EXERCISE INSTRUCTIONS. Put each line of the entries below into a JSON list of strings, one string per line, and leave out the blank lines.

>> START

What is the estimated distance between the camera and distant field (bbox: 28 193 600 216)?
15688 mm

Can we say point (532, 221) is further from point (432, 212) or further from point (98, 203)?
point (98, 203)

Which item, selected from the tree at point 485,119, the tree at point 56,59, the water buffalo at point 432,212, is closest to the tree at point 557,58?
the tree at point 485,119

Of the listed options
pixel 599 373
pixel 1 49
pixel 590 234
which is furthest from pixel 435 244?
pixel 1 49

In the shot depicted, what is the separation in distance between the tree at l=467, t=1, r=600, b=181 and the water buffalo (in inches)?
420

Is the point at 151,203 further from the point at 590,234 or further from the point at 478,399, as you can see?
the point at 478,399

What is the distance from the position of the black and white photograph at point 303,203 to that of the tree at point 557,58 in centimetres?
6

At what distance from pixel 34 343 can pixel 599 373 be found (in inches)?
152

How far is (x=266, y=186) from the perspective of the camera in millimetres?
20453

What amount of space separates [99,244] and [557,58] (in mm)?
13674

>> END

ANSWER FOR THE TASK.
[
  "What is the estimated distance between the camera and distant field (bbox: 28 193 600 216)?",
  "15688 mm",
  "Can we say point (532, 221) is further from point (432, 212) or further from point (98, 203)?",
  "point (98, 203)",
  "Which item, selected from the tree at point 485,119, the tree at point 56,59, the water buffalo at point 432,212, is closest to the tree at point 557,58?",
  "the tree at point 485,119",
  "Of the listed options",
  "pixel 599 373",
  "pixel 1 49",
  "pixel 590 234",
  "which is furthest from pixel 435 244?",
  "pixel 1 49",
  "In the shot depicted, what is the separation in distance between the tree at l=467, t=1, r=600, b=181 and the water buffalo (in inches)?",
  "420",
  "Is the point at 151,203 further from the point at 590,234 or further from the point at 478,399, as you can see?",
  "the point at 478,399",
  "What is the distance from the position of the black and white photograph at point 303,203 to that of the tree at point 557,58 in centimetres?",
  "6",
  "At what distance from pixel 34 343 can pixel 599 373 be found (in inches)?",
  "152",
  "How far is (x=266, y=186) from the perspective of the camera in millimetres?",
  "20453",
  "What amount of space separates [99,244] and [557,58] (in mm)?",
  "13674"
]